Quote each line exactly, from the line that contains "What depth does" down to the last line of the listing, and no other lines.

#### Records for the task

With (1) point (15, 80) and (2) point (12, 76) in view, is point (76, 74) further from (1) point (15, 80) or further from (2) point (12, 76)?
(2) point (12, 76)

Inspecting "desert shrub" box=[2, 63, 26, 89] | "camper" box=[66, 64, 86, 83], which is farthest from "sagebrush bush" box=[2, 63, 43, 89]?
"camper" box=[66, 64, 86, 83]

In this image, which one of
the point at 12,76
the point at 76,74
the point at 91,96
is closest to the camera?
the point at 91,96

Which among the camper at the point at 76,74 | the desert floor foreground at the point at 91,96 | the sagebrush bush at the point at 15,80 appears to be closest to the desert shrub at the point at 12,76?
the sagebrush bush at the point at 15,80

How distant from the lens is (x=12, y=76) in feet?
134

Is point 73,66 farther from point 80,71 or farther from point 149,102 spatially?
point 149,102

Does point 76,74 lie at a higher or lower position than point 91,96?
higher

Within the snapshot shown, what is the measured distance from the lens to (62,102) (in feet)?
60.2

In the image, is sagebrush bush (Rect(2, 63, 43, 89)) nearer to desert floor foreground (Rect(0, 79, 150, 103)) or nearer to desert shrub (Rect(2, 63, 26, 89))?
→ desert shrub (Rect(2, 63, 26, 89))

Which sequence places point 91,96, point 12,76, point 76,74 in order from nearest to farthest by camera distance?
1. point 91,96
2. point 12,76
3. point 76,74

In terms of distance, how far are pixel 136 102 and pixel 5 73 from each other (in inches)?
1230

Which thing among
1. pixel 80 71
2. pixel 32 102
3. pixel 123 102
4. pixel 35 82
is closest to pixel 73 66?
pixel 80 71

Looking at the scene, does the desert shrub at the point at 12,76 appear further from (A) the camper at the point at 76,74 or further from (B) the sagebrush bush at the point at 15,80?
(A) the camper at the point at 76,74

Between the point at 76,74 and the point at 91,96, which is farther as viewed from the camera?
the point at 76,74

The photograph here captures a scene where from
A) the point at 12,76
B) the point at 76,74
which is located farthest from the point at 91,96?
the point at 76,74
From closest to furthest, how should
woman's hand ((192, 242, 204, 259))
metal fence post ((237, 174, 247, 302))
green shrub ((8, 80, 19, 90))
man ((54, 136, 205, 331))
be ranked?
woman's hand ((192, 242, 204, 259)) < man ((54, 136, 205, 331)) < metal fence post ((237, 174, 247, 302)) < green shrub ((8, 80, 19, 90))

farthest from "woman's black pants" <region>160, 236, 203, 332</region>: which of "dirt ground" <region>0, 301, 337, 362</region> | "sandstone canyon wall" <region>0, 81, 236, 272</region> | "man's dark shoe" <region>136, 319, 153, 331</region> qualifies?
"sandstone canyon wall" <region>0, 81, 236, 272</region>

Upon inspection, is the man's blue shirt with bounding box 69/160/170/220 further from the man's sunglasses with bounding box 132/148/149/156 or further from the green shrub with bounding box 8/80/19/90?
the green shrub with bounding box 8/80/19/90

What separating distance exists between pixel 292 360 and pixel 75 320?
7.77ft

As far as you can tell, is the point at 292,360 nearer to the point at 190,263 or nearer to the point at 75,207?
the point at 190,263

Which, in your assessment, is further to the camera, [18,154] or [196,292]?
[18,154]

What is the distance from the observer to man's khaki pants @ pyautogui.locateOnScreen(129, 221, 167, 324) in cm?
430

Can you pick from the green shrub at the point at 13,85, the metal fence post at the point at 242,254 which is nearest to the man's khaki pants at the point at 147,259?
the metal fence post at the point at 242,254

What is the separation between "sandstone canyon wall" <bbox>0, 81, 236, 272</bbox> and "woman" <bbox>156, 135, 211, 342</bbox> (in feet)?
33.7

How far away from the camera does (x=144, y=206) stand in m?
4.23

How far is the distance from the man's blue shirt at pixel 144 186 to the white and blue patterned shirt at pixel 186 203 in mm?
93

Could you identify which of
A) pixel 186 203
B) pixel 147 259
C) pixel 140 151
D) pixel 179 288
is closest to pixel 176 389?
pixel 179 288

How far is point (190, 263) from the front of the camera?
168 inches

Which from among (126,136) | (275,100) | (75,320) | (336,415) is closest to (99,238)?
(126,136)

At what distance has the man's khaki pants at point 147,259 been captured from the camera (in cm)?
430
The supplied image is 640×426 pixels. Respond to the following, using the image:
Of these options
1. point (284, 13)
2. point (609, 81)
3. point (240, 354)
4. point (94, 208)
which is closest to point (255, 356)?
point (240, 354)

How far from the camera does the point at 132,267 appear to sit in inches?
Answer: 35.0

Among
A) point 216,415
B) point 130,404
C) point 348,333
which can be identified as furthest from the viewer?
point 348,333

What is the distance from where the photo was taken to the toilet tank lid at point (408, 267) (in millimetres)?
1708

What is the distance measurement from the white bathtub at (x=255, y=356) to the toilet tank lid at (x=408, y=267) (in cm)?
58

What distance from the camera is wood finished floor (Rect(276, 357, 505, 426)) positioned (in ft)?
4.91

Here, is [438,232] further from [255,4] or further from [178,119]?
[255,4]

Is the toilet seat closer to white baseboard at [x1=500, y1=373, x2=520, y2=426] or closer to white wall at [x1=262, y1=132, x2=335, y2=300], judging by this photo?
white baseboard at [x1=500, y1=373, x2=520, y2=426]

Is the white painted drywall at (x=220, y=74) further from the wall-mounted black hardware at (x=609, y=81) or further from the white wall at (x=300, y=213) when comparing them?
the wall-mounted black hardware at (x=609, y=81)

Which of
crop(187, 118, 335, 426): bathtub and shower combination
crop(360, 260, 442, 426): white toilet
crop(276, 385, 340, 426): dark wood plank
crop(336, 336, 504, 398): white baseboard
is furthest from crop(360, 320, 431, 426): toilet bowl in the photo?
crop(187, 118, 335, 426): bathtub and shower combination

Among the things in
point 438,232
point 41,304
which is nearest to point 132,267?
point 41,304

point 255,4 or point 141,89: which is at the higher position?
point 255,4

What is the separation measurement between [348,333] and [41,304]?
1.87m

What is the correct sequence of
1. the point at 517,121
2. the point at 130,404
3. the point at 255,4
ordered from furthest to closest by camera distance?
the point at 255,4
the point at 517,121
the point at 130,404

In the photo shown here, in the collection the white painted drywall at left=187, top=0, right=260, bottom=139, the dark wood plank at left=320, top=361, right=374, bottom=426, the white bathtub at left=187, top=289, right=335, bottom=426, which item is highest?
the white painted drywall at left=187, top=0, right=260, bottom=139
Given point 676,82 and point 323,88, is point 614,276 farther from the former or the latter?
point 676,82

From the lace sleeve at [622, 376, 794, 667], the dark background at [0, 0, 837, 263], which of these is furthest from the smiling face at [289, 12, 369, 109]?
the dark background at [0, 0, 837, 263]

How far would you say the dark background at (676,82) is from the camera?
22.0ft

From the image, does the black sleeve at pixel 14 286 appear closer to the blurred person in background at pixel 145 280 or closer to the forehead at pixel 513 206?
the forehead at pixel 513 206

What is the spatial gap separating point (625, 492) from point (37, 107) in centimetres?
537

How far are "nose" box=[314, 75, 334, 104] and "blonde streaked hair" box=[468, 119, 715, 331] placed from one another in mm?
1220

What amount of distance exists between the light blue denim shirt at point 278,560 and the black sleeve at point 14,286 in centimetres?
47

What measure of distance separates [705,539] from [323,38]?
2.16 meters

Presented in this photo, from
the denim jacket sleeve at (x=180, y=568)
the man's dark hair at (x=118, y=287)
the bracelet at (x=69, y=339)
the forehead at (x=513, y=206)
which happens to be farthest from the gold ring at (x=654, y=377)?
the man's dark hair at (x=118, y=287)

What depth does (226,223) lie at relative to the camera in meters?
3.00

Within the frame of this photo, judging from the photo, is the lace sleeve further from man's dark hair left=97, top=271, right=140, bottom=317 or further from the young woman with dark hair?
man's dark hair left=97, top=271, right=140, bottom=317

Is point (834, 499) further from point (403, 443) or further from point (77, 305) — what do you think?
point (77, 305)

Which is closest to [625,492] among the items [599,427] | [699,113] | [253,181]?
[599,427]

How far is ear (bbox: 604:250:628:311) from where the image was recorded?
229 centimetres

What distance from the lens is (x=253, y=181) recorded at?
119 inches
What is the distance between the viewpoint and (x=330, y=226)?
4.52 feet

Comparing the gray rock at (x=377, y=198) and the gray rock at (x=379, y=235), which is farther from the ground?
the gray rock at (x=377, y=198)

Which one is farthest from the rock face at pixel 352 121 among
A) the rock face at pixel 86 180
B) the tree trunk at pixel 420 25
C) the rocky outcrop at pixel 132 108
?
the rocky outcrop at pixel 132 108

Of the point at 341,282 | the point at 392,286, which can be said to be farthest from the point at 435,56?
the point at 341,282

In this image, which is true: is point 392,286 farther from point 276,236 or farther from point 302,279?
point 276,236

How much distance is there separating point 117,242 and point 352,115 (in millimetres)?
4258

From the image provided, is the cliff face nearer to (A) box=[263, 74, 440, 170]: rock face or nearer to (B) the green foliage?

########

(Solution to this task):
What depth does (226,223) lie at relative to the camera in meters?
3.00

Within the frame of this photo, judging from the photo, is the lace sleeve further from man's dark hair left=97, top=271, right=140, bottom=317 or further from the young woman with dark hair?
man's dark hair left=97, top=271, right=140, bottom=317

Is point (834, 499) further from point (403, 443) or further from point (77, 305) — what do you think?
point (77, 305)

Which is closest to [625,492] among the items [599,427] | [699,113] | [253,181]?
[599,427]

How far is ear (bbox: 604:250:628:311) from where the image was recorded?
229 centimetres

What distance from the lens is (x=253, y=181) recorded at?
119 inches
What is the distance between the viewpoint and (x=330, y=226)?
4.52 feet

Comparing the gray rock at (x=377, y=198) and the gray rock at (x=379, y=235), which is farther from the ground?
the gray rock at (x=377, y=198)

Which one is farthest from the rock face at pixel 352 121 among
A) the rock face at pixel 86 180
B) the tree trunk at pixel 420 25
C) the rocky outcrop at pixel 132 108
?
the rocky outcrop at pixel 132 108

Of the point at 341,282 | the point at 392,286, which can be said to be farthest from the point at 435,56?
the point at 341,282

In this image, which is true: is point 392,286 farther from point 276,236 or farther from point 302,279?
point 276,236

How much distance is there separating point 117,242 and point 352,115 (in millimetres)?
4258

From the image provided, is the cliff face nearer to (A) box=[263, 74, 440, 170]: rock face or nearer to (B) the green foliage?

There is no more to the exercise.